Writing on the film Barren Lives by Nelson Pereira dos Santos, Jean -Claude Bernadet suggests that the structure of the film
“is not conditioned by the action of the characters, but rather by nature: it is the rain and the drought that decide the beginning, the middle, and the end of the film.” (in Representing the Rural, p156)
One cannot deny that Tarr follows the same principle in Damnation, perhaps more so than in his other films with the exception of his last film, The Turin Horse. What characters may not be able to express is expressed through their surroundings as metaphors. Tarr’s characters are not easy to read. There is little emotion involved. Everything happens inside them. When Karrer leaves the woman’s flat after they had sex, he doesn’t give any hint as to how he feels. But for once, the rain has stopped. Things brighten up. It is nature that tells us about Karrer’s feelings, not Karrer himself.
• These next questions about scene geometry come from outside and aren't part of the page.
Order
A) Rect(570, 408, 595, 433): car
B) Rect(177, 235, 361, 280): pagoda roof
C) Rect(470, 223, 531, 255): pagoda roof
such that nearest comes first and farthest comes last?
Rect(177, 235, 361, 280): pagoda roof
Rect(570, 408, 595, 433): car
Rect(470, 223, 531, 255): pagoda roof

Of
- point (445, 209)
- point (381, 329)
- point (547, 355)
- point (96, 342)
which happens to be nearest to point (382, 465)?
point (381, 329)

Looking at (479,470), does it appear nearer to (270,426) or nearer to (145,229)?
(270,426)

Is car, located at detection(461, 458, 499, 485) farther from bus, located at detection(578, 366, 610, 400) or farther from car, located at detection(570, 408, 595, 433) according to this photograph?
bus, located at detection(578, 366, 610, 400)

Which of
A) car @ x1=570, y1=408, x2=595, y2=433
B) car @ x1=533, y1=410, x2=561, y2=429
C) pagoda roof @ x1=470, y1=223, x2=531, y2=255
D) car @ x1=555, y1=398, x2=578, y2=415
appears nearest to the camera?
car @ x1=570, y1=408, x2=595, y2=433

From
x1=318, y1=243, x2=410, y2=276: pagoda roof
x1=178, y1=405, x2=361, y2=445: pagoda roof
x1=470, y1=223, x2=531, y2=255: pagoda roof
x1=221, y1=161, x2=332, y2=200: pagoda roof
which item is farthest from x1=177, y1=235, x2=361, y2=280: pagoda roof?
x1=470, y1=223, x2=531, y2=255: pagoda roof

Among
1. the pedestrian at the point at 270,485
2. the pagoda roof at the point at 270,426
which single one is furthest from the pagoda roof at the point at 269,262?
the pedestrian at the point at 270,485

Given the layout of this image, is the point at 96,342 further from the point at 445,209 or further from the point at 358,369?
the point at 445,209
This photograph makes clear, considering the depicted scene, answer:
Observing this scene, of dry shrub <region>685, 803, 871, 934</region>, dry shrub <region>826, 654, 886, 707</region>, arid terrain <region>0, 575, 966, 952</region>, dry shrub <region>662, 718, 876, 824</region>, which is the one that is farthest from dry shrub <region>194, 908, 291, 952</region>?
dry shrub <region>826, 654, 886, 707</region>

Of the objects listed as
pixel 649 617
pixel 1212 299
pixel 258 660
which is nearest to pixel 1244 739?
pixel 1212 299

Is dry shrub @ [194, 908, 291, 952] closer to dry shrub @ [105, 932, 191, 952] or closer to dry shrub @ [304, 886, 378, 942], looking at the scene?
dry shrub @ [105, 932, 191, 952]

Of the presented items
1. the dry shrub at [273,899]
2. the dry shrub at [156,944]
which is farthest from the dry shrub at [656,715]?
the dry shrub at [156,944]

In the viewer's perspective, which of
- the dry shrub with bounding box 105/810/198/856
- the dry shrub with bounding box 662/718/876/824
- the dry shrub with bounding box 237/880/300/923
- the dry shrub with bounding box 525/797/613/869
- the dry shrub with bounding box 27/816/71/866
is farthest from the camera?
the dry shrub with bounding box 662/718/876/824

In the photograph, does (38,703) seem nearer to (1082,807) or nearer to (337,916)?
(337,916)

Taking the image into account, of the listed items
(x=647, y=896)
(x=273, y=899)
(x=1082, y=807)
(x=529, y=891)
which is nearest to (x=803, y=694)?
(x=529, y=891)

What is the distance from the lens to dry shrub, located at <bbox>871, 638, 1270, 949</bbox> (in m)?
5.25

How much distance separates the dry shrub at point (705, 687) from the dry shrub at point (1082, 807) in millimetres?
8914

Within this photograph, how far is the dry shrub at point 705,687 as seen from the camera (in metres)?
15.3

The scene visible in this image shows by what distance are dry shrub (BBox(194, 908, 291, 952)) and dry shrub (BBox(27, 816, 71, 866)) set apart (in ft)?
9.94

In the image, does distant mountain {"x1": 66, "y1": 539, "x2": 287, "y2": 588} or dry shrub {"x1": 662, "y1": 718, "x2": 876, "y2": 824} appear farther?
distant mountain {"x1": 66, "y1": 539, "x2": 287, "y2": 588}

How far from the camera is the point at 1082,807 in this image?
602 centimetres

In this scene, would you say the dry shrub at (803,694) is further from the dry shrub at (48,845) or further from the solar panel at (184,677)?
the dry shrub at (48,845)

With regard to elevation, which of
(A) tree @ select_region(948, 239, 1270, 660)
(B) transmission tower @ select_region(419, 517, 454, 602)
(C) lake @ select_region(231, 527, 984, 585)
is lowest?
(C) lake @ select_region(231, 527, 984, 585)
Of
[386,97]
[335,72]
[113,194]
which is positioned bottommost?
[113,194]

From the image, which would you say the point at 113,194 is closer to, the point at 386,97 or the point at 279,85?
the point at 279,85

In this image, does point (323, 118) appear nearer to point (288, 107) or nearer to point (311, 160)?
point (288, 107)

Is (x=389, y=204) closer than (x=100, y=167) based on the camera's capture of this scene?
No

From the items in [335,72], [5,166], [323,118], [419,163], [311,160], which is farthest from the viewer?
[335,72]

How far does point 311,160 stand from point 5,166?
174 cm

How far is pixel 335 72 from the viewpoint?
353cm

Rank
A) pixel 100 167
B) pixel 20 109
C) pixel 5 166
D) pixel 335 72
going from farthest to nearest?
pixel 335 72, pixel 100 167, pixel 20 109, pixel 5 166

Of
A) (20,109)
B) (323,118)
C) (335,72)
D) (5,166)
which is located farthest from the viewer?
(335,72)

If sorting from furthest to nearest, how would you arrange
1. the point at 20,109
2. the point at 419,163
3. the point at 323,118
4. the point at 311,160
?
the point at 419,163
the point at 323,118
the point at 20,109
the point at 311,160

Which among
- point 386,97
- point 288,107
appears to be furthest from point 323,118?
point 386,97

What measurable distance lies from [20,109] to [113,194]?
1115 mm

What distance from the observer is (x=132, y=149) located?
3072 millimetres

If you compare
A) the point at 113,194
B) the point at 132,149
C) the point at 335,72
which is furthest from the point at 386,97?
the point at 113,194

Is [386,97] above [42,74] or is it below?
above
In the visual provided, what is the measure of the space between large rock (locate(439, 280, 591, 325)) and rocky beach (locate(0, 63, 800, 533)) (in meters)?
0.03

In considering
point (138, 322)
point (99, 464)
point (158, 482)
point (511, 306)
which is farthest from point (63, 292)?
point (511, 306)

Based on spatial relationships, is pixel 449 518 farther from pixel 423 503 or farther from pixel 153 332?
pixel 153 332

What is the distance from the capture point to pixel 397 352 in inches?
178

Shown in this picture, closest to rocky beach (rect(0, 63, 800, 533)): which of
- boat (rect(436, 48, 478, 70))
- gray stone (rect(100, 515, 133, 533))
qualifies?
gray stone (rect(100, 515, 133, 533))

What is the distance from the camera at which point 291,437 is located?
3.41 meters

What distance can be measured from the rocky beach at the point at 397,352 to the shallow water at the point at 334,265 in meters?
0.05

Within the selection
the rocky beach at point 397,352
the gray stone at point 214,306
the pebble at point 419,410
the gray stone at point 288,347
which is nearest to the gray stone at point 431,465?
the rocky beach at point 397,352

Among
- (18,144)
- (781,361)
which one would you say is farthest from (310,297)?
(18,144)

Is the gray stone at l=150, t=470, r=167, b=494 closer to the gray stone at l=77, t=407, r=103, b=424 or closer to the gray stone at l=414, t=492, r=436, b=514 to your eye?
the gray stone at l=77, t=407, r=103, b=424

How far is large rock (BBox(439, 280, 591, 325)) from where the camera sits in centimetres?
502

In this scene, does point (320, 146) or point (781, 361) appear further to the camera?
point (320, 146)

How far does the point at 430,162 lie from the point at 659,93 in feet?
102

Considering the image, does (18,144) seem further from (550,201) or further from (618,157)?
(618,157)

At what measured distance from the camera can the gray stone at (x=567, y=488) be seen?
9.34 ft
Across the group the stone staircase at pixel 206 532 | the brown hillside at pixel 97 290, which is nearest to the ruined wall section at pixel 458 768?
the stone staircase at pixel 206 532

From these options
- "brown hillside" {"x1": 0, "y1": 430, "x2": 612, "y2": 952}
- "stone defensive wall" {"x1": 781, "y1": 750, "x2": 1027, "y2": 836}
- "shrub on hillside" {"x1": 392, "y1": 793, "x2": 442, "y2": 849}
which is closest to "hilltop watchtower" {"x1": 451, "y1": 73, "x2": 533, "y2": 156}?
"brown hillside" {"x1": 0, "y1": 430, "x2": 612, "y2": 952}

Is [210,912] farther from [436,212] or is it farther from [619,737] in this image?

Tarr makes himself deliberately dependent on nature, on psychologically charged landscapes in order to give his seemingly flat characters an extraordinary depth.
The end of the film is most emblematic of the director’s pursuit of blending characters with their surroundings so that they become one. Over the course of two hours, Karrer slowly disintegrates, as does the village. With nothing left, Karrer becomes no more than a dog, on all fours imitating the stray dog who barks at him, drenched in rain and mud. Damnation is a story about the life of a dog in human disguise, whose mask drops ever so slowly, but continuously, just like the persistent rain slowly but surely swallows the village. It won’t leave any traces, and Karrer, too, will disappear.